Written task. In the part of the data below that opens with the line containing "mask_svg is SVG." and closes with the line containing "124L58 134L63 146L90", can you replace "Listing" with "Showing" and give those lines again with everything else unchanged? Leave the pictures out of your answer.

Some data
--
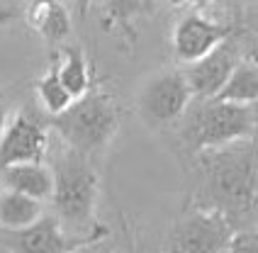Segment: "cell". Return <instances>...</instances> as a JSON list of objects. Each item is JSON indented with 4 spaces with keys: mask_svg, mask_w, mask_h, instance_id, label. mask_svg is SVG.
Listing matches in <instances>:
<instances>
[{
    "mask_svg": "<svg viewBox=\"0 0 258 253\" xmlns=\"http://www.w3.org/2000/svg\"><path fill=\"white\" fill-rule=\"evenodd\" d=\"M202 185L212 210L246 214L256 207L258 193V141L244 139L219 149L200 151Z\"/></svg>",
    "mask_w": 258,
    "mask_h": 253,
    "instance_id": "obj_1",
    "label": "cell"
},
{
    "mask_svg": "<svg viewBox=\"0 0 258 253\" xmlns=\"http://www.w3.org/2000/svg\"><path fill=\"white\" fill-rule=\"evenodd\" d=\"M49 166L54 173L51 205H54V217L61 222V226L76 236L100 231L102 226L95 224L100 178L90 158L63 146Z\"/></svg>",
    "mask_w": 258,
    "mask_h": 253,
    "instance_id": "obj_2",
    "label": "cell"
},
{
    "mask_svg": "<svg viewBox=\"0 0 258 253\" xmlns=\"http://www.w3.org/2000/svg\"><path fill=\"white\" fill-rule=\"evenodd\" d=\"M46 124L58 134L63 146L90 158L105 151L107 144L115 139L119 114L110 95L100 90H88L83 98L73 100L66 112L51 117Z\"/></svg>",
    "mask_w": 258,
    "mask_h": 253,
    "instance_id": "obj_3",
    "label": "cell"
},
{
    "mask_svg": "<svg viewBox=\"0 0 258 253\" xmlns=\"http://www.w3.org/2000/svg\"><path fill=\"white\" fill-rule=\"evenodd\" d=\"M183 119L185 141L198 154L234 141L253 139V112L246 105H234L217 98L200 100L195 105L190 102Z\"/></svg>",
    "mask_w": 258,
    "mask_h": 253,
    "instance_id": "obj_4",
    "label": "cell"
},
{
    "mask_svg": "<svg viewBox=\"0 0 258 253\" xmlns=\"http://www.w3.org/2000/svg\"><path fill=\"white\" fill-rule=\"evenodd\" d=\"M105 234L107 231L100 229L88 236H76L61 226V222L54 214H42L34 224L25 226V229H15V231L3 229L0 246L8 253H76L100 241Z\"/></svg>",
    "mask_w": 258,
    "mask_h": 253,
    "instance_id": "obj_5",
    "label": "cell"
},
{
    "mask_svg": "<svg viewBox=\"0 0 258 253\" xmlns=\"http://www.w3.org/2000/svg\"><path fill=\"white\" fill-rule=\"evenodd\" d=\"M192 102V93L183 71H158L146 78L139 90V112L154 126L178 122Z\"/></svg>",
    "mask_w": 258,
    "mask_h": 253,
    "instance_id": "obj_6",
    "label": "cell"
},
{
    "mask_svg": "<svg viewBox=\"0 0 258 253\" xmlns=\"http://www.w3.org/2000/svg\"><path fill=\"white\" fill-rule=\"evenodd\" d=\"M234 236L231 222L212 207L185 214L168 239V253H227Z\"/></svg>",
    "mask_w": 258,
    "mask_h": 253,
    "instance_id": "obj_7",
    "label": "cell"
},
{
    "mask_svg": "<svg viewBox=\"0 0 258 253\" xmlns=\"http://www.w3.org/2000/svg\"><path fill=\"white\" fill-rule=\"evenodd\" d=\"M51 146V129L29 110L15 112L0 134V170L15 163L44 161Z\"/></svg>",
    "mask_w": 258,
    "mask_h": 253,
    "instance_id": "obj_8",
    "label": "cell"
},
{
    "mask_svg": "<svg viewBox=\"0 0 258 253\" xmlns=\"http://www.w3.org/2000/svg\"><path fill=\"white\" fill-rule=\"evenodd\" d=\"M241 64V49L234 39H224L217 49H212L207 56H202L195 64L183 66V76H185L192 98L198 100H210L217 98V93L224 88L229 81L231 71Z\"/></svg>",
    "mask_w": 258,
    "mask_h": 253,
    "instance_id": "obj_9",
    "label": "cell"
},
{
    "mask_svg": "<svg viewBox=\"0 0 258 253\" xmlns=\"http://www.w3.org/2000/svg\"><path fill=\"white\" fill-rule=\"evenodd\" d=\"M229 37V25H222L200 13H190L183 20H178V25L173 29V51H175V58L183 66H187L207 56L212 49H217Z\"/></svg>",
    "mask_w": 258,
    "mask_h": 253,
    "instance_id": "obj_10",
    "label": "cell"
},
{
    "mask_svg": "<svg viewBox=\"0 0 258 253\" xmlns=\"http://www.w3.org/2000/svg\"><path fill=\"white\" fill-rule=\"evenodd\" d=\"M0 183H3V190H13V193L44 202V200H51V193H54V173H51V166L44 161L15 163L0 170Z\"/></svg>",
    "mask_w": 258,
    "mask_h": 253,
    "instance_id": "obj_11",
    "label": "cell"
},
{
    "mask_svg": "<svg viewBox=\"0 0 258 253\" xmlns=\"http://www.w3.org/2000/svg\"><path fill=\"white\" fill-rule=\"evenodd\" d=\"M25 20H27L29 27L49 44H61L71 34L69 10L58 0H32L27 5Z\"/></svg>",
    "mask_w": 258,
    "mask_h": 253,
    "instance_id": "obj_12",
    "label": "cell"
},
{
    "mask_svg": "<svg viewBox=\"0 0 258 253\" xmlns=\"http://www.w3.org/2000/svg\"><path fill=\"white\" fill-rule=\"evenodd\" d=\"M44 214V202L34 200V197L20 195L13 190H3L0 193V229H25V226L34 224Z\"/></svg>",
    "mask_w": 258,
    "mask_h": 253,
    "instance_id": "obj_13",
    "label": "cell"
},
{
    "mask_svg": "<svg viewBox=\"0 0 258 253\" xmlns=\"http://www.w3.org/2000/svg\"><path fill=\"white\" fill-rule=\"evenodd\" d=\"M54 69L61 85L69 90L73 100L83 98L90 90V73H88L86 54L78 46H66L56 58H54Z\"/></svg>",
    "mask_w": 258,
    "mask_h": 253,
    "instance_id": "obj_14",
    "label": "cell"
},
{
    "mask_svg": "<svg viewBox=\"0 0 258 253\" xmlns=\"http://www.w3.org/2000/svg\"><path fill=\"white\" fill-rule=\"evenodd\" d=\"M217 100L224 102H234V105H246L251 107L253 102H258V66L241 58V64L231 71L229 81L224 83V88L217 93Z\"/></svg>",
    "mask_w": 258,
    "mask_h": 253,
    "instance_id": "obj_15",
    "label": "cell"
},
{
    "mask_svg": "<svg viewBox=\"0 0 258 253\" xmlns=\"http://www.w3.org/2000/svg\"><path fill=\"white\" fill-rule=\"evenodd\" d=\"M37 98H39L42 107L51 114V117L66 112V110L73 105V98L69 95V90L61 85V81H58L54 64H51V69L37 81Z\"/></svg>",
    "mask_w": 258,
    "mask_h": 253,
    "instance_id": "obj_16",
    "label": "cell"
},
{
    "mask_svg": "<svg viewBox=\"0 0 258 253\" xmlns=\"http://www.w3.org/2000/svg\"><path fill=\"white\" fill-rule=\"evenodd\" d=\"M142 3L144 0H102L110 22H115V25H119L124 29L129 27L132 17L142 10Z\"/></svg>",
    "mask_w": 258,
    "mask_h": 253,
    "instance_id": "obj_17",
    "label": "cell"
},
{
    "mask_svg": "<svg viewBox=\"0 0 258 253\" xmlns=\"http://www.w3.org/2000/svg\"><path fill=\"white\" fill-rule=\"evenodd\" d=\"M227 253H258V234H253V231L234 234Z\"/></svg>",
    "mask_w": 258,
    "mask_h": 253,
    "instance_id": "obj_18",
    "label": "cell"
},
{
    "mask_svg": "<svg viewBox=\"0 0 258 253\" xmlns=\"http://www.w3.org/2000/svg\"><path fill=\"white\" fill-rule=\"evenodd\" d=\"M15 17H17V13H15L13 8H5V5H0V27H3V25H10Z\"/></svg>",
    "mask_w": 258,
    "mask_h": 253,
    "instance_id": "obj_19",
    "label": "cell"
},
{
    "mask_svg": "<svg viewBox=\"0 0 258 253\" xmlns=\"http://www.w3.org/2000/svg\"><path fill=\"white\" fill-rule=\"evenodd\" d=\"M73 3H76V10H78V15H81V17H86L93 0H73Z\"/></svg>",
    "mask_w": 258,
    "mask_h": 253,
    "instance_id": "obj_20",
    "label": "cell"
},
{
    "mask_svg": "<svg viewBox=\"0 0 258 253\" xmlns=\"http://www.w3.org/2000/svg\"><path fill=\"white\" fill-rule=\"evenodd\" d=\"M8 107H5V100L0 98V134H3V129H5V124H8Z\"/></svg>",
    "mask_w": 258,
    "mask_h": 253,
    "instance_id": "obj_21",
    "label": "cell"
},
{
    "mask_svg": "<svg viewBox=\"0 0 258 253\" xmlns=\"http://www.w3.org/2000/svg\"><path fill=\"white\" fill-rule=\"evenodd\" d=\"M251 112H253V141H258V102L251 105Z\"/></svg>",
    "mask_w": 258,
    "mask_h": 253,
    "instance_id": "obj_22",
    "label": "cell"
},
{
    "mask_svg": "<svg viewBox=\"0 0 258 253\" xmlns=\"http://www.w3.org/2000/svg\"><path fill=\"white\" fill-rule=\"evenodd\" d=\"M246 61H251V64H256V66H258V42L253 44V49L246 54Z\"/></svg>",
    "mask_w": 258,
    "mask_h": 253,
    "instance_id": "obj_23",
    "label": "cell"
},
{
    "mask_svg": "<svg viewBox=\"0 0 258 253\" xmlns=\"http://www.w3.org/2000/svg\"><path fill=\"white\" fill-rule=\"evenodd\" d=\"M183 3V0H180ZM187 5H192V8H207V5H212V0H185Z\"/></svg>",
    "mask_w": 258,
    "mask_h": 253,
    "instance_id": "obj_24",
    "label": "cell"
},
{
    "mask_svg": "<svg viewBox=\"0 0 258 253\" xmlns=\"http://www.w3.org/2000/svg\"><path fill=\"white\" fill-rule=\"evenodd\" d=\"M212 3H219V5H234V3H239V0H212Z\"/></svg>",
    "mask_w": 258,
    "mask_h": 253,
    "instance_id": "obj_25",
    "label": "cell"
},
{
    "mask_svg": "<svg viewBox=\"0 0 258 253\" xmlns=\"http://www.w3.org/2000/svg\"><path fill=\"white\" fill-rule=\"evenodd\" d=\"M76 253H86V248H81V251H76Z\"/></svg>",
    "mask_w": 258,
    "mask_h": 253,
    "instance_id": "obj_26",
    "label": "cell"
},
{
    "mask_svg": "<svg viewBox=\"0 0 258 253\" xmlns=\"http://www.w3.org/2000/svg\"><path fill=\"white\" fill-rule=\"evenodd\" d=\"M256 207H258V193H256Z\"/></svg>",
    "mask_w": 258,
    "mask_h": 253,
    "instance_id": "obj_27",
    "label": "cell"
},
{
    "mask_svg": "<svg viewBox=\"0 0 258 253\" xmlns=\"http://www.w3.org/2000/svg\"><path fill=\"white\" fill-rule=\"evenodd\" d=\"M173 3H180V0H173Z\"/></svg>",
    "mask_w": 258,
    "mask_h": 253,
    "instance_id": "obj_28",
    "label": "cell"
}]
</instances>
--
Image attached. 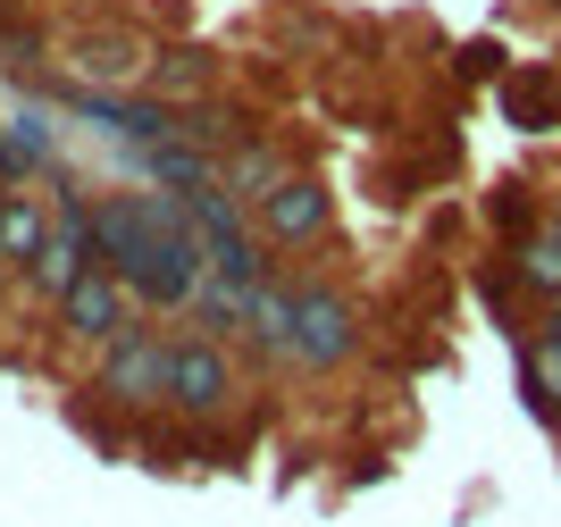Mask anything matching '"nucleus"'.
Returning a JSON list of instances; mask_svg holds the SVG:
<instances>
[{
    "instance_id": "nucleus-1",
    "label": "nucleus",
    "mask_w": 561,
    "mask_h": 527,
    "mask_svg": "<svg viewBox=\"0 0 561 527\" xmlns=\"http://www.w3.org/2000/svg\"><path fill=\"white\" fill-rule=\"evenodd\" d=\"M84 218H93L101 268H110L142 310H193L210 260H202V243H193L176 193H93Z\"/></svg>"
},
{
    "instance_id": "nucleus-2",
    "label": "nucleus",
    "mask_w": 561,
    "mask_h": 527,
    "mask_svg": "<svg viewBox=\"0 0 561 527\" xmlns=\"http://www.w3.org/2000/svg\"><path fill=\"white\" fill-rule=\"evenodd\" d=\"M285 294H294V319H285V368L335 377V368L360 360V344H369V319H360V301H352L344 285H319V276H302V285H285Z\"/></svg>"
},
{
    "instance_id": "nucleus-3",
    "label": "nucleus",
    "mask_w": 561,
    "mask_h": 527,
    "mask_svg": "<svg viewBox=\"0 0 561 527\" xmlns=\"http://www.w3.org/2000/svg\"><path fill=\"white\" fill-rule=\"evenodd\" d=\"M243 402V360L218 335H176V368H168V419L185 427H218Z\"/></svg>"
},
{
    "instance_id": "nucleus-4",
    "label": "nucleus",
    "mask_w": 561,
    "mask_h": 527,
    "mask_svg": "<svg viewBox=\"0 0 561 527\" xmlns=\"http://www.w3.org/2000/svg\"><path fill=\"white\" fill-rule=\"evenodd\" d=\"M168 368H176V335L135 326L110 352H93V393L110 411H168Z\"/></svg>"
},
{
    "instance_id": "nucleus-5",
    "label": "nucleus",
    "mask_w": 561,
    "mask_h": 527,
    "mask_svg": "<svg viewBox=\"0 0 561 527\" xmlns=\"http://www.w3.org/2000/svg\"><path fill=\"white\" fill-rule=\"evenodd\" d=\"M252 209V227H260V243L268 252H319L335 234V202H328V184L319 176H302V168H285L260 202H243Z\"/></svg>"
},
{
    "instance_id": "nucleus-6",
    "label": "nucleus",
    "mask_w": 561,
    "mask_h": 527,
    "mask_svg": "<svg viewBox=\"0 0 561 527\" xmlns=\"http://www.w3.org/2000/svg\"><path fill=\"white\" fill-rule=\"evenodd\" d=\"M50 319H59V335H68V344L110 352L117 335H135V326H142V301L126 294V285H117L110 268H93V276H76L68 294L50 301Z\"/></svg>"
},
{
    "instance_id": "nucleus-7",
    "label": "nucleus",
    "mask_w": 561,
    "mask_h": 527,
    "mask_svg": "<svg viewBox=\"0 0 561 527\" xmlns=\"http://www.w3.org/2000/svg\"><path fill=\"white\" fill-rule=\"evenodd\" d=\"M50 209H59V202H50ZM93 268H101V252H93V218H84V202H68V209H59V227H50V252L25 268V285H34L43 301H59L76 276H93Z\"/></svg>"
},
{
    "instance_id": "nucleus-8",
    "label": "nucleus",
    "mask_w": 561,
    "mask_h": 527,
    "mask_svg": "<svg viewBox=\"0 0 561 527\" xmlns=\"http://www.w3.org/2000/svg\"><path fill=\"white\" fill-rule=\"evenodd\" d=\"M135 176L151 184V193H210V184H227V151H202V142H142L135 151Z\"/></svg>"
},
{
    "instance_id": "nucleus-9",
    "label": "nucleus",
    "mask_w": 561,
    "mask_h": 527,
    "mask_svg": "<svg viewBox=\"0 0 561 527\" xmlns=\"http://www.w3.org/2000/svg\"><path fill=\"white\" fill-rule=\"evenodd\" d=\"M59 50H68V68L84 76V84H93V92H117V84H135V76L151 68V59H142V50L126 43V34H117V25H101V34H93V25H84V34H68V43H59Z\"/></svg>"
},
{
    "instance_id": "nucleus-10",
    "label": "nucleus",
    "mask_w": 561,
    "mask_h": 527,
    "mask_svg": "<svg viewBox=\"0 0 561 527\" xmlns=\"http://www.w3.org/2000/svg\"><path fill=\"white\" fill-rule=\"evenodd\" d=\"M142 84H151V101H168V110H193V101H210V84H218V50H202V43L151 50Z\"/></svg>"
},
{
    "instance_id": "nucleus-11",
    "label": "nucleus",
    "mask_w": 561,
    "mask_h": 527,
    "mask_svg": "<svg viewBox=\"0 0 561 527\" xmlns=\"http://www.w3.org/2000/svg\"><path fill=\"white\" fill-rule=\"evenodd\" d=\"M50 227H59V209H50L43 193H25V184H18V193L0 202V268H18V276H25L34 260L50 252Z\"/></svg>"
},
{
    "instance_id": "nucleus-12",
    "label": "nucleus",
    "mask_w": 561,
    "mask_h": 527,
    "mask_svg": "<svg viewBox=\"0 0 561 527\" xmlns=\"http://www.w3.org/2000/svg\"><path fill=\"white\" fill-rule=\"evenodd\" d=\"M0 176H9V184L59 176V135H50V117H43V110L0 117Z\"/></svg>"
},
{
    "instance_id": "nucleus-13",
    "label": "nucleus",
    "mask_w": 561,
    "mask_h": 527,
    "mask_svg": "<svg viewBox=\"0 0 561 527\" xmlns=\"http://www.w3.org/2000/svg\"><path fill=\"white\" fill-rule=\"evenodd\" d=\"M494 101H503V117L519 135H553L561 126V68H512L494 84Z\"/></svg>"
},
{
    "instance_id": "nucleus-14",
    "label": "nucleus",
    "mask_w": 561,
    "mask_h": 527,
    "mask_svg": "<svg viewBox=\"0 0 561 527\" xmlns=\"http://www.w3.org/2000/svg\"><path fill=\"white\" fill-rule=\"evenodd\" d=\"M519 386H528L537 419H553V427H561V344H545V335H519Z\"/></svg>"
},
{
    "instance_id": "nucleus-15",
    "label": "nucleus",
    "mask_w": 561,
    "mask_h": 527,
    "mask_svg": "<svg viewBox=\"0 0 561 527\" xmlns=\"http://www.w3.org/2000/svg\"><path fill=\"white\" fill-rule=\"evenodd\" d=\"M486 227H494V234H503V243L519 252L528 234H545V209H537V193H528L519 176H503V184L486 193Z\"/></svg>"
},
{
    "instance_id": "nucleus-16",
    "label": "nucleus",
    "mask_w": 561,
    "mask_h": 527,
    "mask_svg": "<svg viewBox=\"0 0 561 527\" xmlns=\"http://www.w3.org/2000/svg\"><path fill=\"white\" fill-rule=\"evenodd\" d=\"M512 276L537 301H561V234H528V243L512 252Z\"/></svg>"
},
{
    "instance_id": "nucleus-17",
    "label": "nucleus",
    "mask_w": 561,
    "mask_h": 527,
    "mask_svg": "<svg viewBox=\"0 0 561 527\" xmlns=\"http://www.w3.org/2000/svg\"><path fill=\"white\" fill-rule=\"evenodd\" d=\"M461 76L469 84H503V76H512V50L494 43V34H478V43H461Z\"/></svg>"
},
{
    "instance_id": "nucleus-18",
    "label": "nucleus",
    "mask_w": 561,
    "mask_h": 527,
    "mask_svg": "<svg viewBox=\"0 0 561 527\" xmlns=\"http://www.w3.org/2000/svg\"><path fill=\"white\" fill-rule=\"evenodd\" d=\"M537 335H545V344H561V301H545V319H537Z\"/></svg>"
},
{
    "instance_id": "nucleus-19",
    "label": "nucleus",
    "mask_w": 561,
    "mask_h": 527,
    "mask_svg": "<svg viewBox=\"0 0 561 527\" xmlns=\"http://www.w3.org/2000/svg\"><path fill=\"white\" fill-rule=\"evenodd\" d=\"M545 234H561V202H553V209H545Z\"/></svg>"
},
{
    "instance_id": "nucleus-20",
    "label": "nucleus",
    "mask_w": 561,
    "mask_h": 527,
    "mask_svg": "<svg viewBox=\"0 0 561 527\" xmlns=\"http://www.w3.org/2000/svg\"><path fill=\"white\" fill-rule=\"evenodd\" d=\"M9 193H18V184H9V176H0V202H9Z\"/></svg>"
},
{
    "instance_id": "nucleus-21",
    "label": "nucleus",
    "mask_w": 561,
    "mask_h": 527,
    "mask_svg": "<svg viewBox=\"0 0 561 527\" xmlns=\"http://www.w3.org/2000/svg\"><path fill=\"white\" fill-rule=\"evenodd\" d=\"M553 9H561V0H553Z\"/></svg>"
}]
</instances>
--
Exercise result.
Segment: "cell". Return <instances>...</instances> as a JSON list of objects. Each item is JSON indented with 4 spaces with keys: mask_svg, mask_w, mask_h, instance_id, label. mask_svg is SVG.
Showing matches in <instances>:
<instances>
[{
    "mask_svg": "<svg viewBox=\"0 0 258 253\" xmlns=\"http://www.w3.org/2000/svg\"><path fill=\"white\" fill-rule=\"evenodd\" d=\"M202 185L212 210L246 214L256 207L258 193V141L244 139L219 149L200 151Z\"/></svg>",
    "mask_w": 258,
    "mask_h": 253,
    "instance_id": "obj_1",
    "label": "cell"
},
{
    "mask_svg": "<svg viewBox=\"0 0 258 253\" xmlns=\"http://www.w3.org/2000/svg\"><path fill=\"white\" fill-rule=\"evenodd\" d=\"M49 166L54 173L51 205H54V217L61 222V226L76 236L100 231L102 226L95 224L100 178L90 158L63 146Z\"/></svg>",
    "mask_w": 258,
    "mask_h": 253,
    "instance_id": "obj_2",
    "label": "cell"
},
{
    "mask_svg": "<svg viewBox=\"0 0 258 253\" xmlns=\"http://www.w3.org/2000/svg\"><path fill=\"white\" fill-rule=\"evenodd\" d=\"M46 124L58 134L63 146L90 158L105 151L107 144L115 139L119 114L110 95L100 90H88L83 98L73 100L66 112L51 117Z\"/></svg>",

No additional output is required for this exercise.